Изъясняясь на современном языке, «качественный продукт». Никакого, как говорил «Трус», продавая живопись на колхозном рынке, «импрессионизьма», никакого «абстракционизьма». Смело рекомендую волевым и слабонервным, тонким и толстым, добрым и упрямым, веселым и в томлении духа пребывающим; лишь бы читать любили.
Во втором отделении уголовного суда много публики – слушается большое дело. Все участники процесса уже на своих местах: присяжные заседатели, члены суда во главе с председателем, защитник, помощник прокурора и репортер уголовной хроники. В зале суда очень хорошо, тепло, светло, уютно, за окном хлопьями падает мокрый ноябрьский снег, в буфете множество вкусных и недорогих закусок. Словом, хорошо.
Начинается процедура приведения свидетелей к присяге. Все свидетели, один за другим на вопрос председателя: «Согласны принять присягу?» отвечают согласием. Кроме одной. Привлекательная женщина средних лет, довольно красивая, в модном платье и в шляпе, но не выглядевшая ни богатой, ни образованной, Пелагея Васильевна Караулова, на вопрос председателя отвечает: «Нет». Немая сцена. На лицах всех участников процесса написано удивление. Зрители перешептываются.
Наконец председатель находится: «Да Вы православная?».
Свидетельница: «Православная».
Председатель: «Отчего же Вы не хотите присягать?».
Свидетельница смотрит ему в глаза и молчит. Видимо надеется, что судья сам все поймет. Но он не понимает. Не понимают и остальные.
Председатель: «Вы не признаете присяги, потому что принадлежите к какой-нибудь секте? Отвечайте смело, не бойтесь, суд примет это во внимание».
Свидетельница: «Нет».
Следует еще ряд вопросов, столь же безрезультатных. Наконец следует прямой вопрос: «Ответьте суду, на каком основании Вы отказываетесь от присяги?»
Ответ свидетельницы: «Я проститутка». Опять длительная пауза, все в недоумении.
Председатель: «Это не основание. Вы же христианка?»
Ответ: «Нет, я не христианка. Когда бы была христианка, таким бы делом не занималась».
Председатель приводит различные аргументы, пытаясь склонить свидетельницу к присяге. Караулова стоит на своем. К дебатам подключаются другие члены суда, помощник прокурора, защитник, присяжные; приводится куча доводов, убедительно доказывающих, что занятие проституцией никоим образом не может помешать порядочной женщине оставаться доброй христианкой. Нет результата.

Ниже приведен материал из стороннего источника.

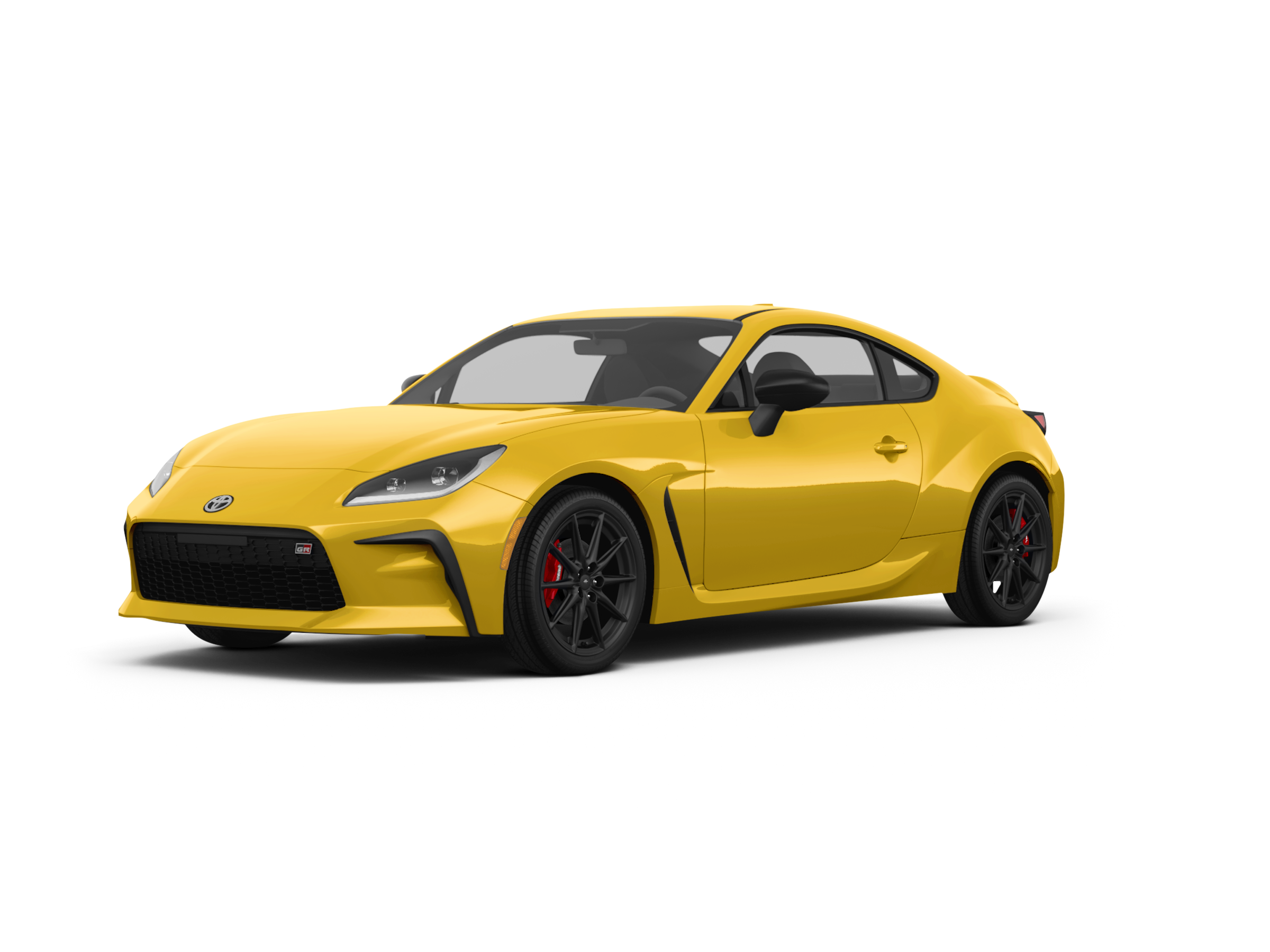 2026 Toyota GR86 Yuzu Edition's photo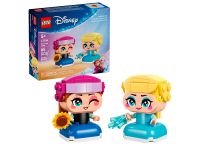 Disney 43284 Конструктор Миниатюрные Анна и Эльза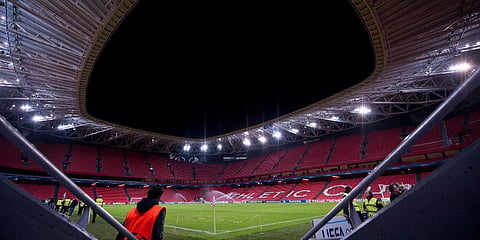 San Mames Stadium (Photo | AP)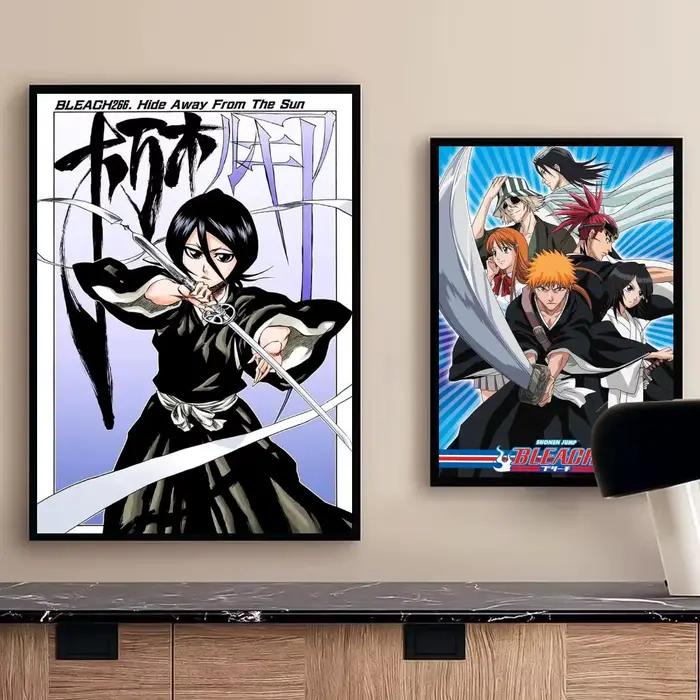 Affiche autocollante Anime B-BLEACH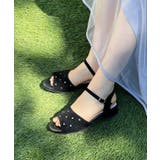 メニーハートサンダル | MAJESTIC LEGON  | 詳細画像9 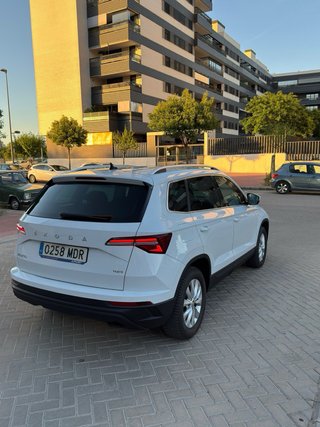 Skoda Karoq 2023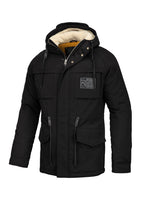 Parka Jacket GUNNER Black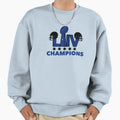 2020 Nfl Champions Sweatshirt - Casual Everyday Wear for Adults - T-Shirt, Sweatshirt, Hoodie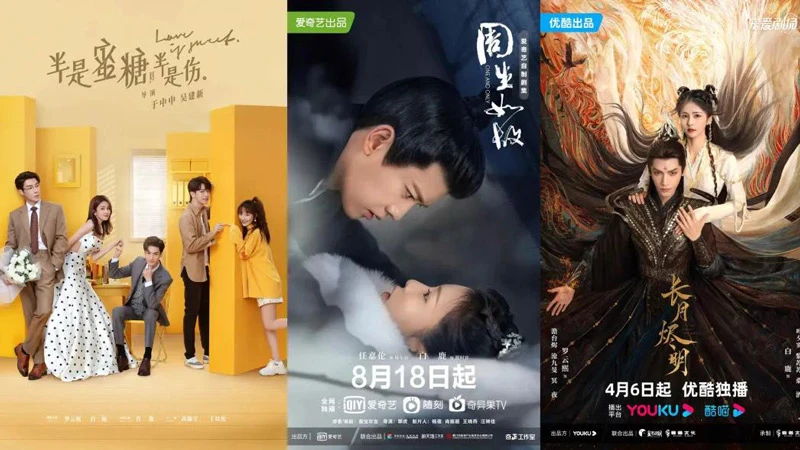 Who's the New Leading Lady of Cdramas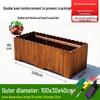 Zhuchuang Jingpin HC Pine Wood Planter Box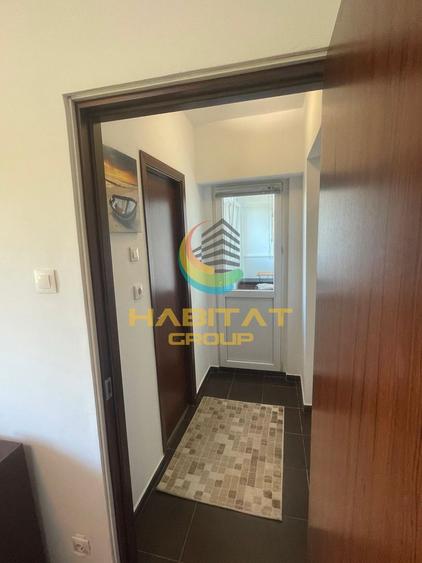 3 camere la 10 minute de Metrou Piata Sudului liber mobilat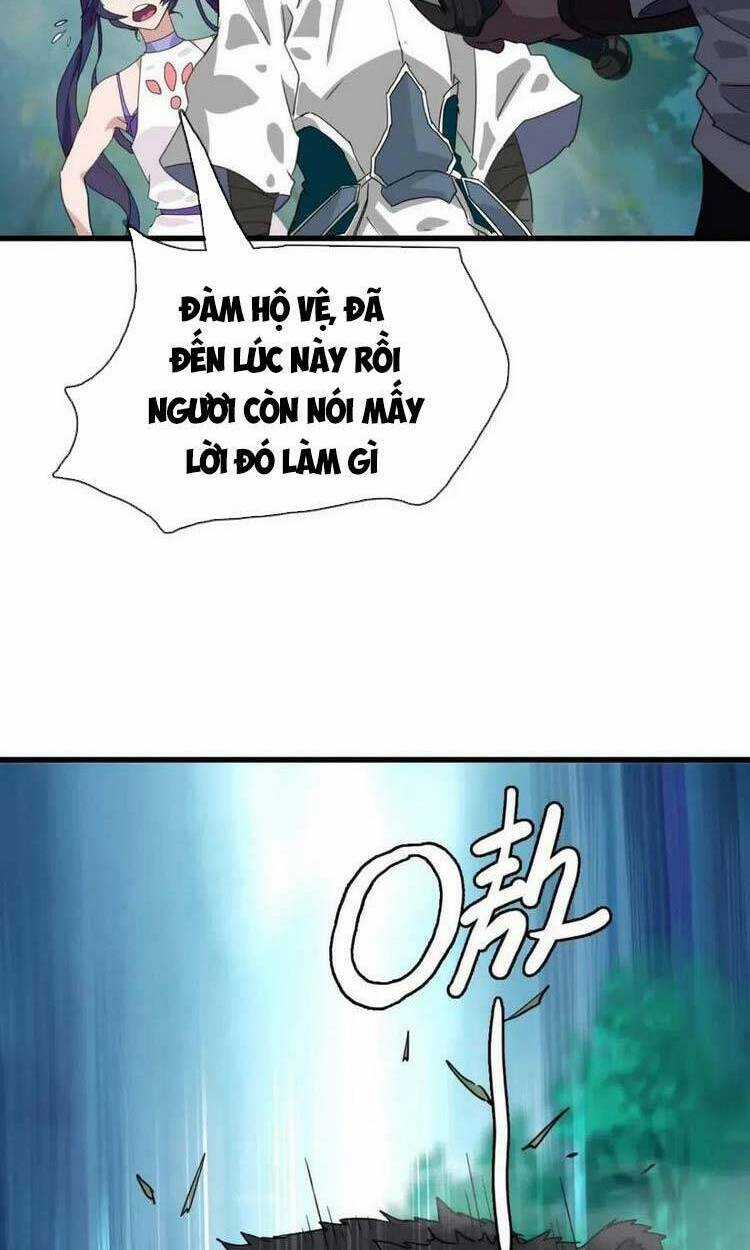 Hệ Thống Thăng Cấp Điên Cuồng Chapter 23 trang 41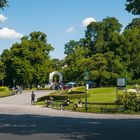 Sommer im Stadtpark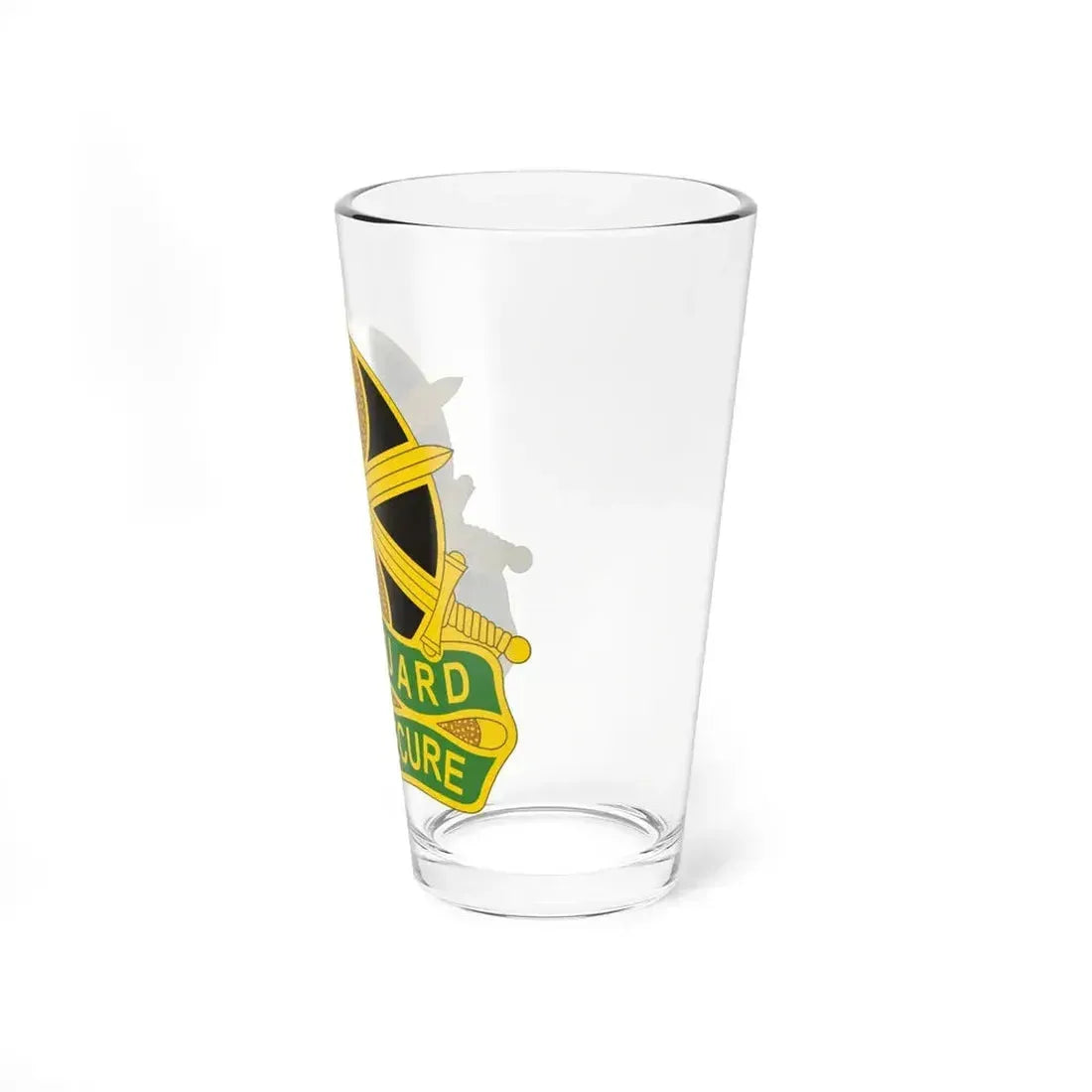 785 Military Police Battalion (U.S. Army) Pint Glass 16oz - Go Mug Yourself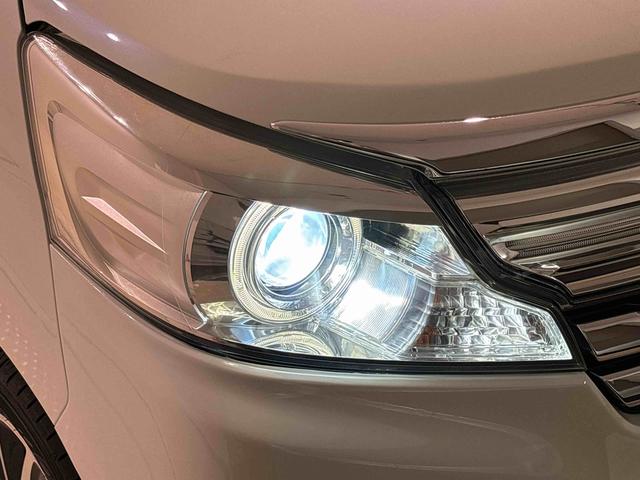 スペーシアカスタムＸＳターボプッシュボタンスタートシステム　運転席シートヒーター　両側電動パワースライドドア　オートライト　盗難警報アラーム（広島県）の中古車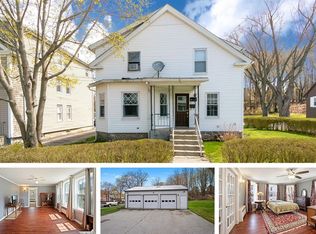 19 5th Ave, Webster, MA 01570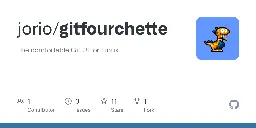 GitHub - jorio/gitfourchette: The comfortable Git UI for Linux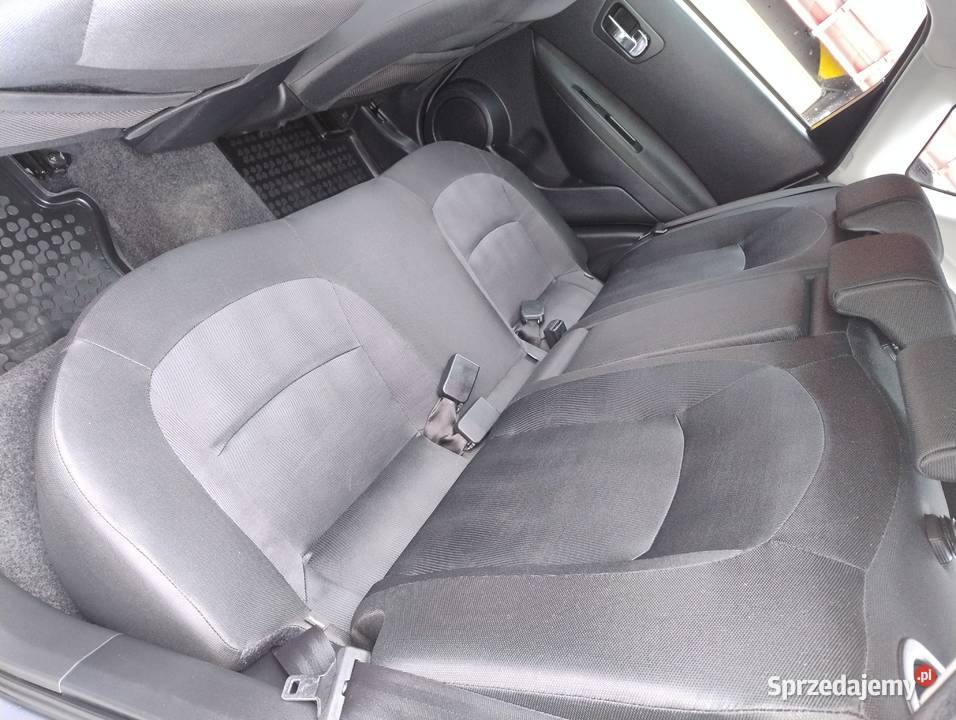 Nissan qashqai Lift 2010 r 16 B 1 właściciel podkarpackie Jarosław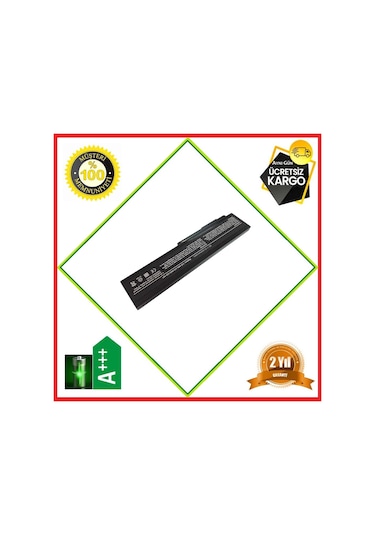 Asus Uyumlu M60V M60Vp Notebook Batarya Laptop Pil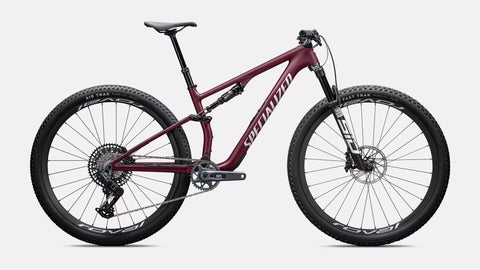 Epic 8 Expert  - SRAM GX AXS, RockShox Select+
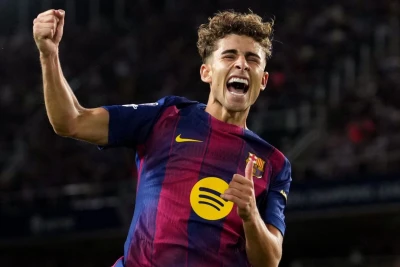 Fermin Lopez "Barselona" ilə müqaviləsini 2031-ci ilə qədər uzadıb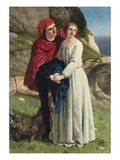 Buy Ferdinand and Miranda from Shakespeare's The Tempest at AllPosters.com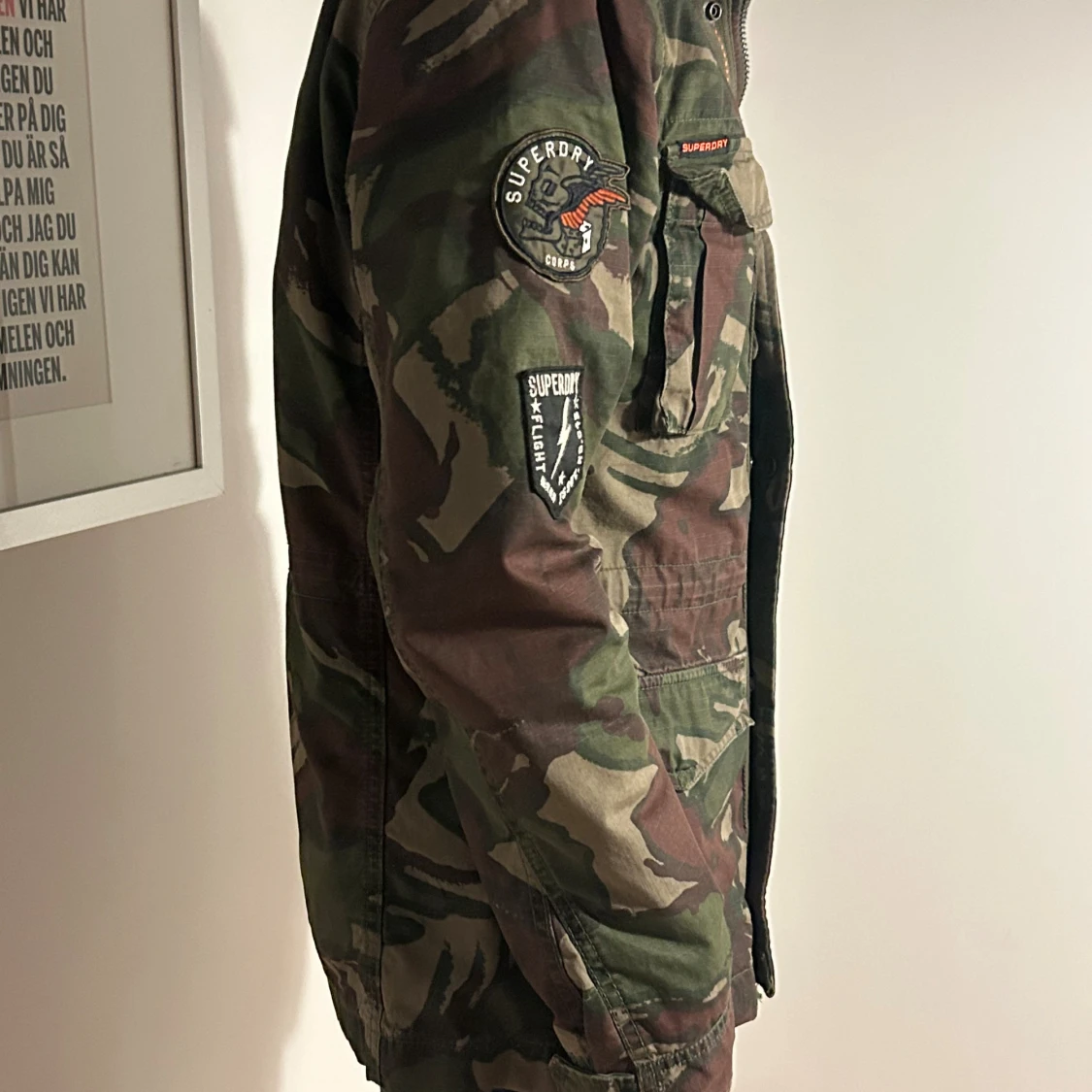 SUPERDRY miltitary edition  - 2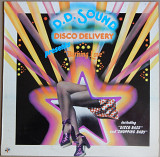 D.D. Sound – Disco Delivery (Baby Records – LPX 018, Italy) NM-/NM-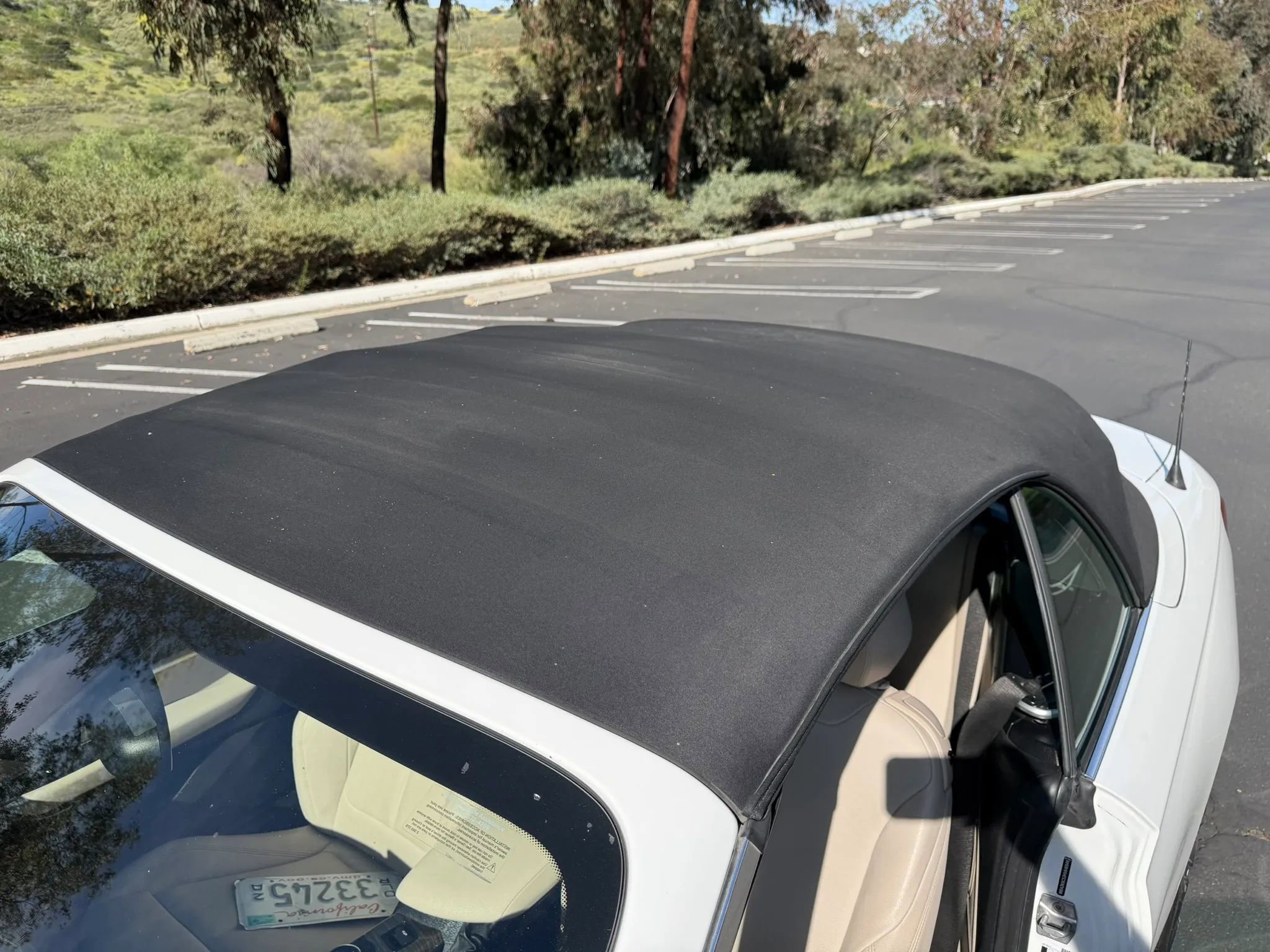 Used 2017 BMW 230i Convertible RWD image 25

Председатель апеллирует к священнику, до сих пор молча стоявшего у аналоя в ожидании присяги. Священнику неловко, он пробует отпереться от этой миссии, но председатель, уже начавший терять терпение, настаивает. Священник со вздохом начинает убеждать свидетельницу, справедливо упирая на то, что как бы ни был велик грех, но самоосуждение, самовольное отлучение себя от церкви (а Караулова, как выяснилось ранее, и церковь не посещает, и символа веры не знает, и не молится), составляет грех еще более тяжкий, как покусительство на применение воли Божией. Ибо только Ему, многомилостивому, принадлежит суд над совестью нашей.
Свидетельница продолжает упорствовать. Она считает, что даже вера во Христа Иисуса, а во Христа она верует, не позволяет ей считать себя христианкой.
Священник напоминает ей, что Господь не осудил блудницу, когда она покаялась.
«Так она покаялась; а я разве каялась?» – отвечает Караулова.
Священник: «Придет время душевного просветления – покаетесь».
Караулова: «Разве когда помирать буду, тогда покаюсь. Но какое это покаяние?»
Священник отступается.
Между тем дебаты не утихают. Процесс не двигается, время идет, решения нет. Товарки отказницы, также присутствующие на процессе в качестве свидетельниц, активно поддерживают подругу в вопросе совести, хотя сами от присяги не отказываются. При этом они незаметно съезжают на другую тему, благодаря чему участники процесса, к вящему своему соблазну, невольно знакомятся с многочисленными интересными подробностями из жизни дома терпимости, его обитательниц, и христиан, его посещающих. «Где этот дом, – думает защитник, – что-то я не помню».
Наконец постановляют: «Допросить свидетельницу Караулову, ввиду ее нехристианских убеждений, без присяги».